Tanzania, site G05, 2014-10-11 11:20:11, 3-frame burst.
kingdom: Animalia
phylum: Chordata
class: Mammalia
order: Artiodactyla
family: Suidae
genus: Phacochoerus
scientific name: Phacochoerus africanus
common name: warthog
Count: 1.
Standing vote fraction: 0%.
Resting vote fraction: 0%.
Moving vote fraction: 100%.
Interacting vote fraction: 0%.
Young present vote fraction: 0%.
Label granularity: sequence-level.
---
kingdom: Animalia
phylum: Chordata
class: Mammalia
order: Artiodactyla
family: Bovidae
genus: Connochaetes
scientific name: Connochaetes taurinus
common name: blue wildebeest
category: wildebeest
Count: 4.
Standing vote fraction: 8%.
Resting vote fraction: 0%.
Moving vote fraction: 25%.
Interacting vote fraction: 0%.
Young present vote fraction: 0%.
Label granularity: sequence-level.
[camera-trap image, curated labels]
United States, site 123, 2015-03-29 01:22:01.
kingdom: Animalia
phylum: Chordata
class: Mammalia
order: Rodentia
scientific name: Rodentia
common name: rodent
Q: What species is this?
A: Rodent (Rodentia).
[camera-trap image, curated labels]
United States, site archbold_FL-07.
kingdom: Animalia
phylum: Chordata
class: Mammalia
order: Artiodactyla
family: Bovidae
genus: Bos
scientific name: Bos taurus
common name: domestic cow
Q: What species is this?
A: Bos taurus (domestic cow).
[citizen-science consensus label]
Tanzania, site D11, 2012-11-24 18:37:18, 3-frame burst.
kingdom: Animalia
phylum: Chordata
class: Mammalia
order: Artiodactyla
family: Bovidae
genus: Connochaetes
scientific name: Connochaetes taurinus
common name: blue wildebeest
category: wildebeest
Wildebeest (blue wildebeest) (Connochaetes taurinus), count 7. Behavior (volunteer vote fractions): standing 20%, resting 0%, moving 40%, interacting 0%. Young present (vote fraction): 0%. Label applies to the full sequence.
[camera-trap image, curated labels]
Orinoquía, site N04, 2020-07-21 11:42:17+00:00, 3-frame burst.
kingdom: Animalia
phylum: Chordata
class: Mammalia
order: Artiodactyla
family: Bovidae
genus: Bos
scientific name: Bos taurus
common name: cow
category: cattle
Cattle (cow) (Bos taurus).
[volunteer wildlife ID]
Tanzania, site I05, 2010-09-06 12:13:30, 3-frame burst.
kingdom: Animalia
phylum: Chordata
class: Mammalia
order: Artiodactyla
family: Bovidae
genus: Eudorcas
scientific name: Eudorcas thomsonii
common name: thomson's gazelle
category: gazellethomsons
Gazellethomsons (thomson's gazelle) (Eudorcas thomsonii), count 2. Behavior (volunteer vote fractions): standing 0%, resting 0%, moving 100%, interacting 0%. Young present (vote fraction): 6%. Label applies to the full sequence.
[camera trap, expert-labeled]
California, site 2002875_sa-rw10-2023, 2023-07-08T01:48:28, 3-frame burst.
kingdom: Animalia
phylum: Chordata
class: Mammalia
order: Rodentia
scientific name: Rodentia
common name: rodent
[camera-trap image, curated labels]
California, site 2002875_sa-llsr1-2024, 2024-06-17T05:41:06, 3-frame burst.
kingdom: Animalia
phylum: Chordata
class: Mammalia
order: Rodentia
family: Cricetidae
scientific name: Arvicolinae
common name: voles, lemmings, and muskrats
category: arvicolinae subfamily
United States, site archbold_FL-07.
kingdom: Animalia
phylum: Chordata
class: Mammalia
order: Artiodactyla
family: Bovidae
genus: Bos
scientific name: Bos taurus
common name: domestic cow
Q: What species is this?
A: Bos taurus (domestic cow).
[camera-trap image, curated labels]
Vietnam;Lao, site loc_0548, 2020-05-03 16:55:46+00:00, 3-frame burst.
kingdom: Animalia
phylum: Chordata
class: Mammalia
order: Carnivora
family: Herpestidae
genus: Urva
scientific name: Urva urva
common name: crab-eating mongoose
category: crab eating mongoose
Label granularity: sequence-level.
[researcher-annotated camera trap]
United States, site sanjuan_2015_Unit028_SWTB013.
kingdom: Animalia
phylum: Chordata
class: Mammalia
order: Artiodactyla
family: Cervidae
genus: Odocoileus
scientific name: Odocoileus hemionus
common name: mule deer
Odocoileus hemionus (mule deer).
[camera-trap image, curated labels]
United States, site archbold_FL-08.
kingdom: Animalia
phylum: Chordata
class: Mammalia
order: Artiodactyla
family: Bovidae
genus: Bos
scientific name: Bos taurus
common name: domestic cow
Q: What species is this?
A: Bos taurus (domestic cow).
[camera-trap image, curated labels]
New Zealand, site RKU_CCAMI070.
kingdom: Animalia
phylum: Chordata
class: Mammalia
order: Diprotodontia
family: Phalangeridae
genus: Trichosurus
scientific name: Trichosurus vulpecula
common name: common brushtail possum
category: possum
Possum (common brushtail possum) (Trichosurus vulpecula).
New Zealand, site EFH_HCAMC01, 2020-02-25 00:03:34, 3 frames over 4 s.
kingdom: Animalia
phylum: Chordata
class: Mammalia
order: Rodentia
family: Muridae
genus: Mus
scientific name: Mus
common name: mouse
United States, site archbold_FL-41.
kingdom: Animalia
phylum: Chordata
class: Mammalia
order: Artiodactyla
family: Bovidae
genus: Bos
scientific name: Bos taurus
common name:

■ ■ ■ ■ ■ ■ ■

Where a line contains "common name: voles, lemmings, and muskrats", begin there and output each line through the end of the data above, exactly; give no other lines.

• WRITTEN ANSWER
common name: voles, lemmings, and muskrats
category: arvicolinae subfamily
United States, site archbold_FL-07.
kingdom: Animalia
phylum: Chordata
class: Mammalia
order: Artiodactyla
family: Bovidae
genus: Bos
scientific name: Bos taurus
common name: domestic cow
Q: What species is this?
A: Bos taurus (domestic cow).
[camera-trap image, curated labels]
Vietnam;Lao, site loc_0548, 2020-05-03 16:55:46+00:00, 3-frame burst.
kingdom: Animalia
phylum: Chordata
class: Mammalia
order: Carnivora
family: Herpestidae
genus: Urva
scientific name: Urva urva
common name: crab-eating mongoose
category: crab eating mongoose
Label granularity: sequence-level.
[researcher-annotated camera trap]
United States, site sanjuan_2015_Unit028_SWTB013.
kingdom: Animalia
phylum: Chordata
class: Mammalia
order: Artiodactyla
family: Cervidae
genus: Odocoileus
scientific name: Odocoileus hemionus
common name: mule deer
Odocoileus hemionus (mule deer).
[camera-trap image, curated labels]
United States, site archbold_FL-08.
kingdom: Animalia
phylum: Chordata
class: Mammalia
order: Artiodactyla
family: Bovidae
genus: Bos
scientific name: Bos taurus
common name: domestic cow
Q: What species is this?
A: Bos taurus (domestic cow).
[camera-trap image, curated labels]
New Zealand, site RKU_CCAMI070.
kingdom: Animalia
phylum: Chordata
class: Mammalia
order: Diprotodontia
family: Phalangeridae
genus: Trichosurus
scientific name: Trichosurus vulpecula
common name: common brushtail possum
category: possum
Possum (common brushtail possum) (Trichosurus vulpecula).
New Zealand, site EFH_HCAMC01, 2020-02-25 00:03:34, 3 frames over 4 s.
kingdom: Animalia
phylum: Chordata
class: Mammalia
order: Rodentia
family: Muridae
genus: Mus
scientific name: Mus
common name: mouse
United States, site archbold_FL-41.
kingdom: Animalia
phylum: Chordata
class: Mammalia
order: Artiodactyla
family: Bovidae
genus: Bos
scientific name: Bos taurus
common name:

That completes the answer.